About the approaches to the information concept commented by Karl, Loet, John, and Stan, let me argue that some of them have a rather narrow conceptual domain of applicability. In Karl's approach I have already argued that his highly suggestive conflation of the sequential vs. the simultaneous in order to define formally information should be accompanied by an agreeement (an in depth discussion) of the technical problem on how to count "multidimensional partitions". Morris, Pastor, and me had found years ago some discrepancy regarding the heuristic formula he has developed ...a few things might be different, and perhaps even more interesting. Well, it may seem strange, but Michael Leyton's approach based on group theory could be in close vicinity of the formal structures in Karl's.

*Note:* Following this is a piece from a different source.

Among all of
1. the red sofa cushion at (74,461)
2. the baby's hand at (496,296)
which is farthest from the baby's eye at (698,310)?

Anyhow, the pitty is that discussimg this on the Internet is a pain of the neck (we should have had a small ad hoc seminar during the Paris conference!).

My own track is based on the need to accomodate quite many new observations, mostly in molecular biology & neuroscience, that cannot be situated within the existing conceptualizations, apart from leaving the immediate problem of "meaning" in the dark, concerning its biological-material underpinng. So I proposed last year, in this list, exploring the scope of an alternative conceptualization of information as "distinction on the adjacent"... given that both terms are too heavily loaded, I stop here and leave the matter for future discussions (of course, the underlying reflection is that it is far more than a single concept what we are trying to clarify during all these years in this list: the quest for a consistent new "perspective" or disciplinary body around information).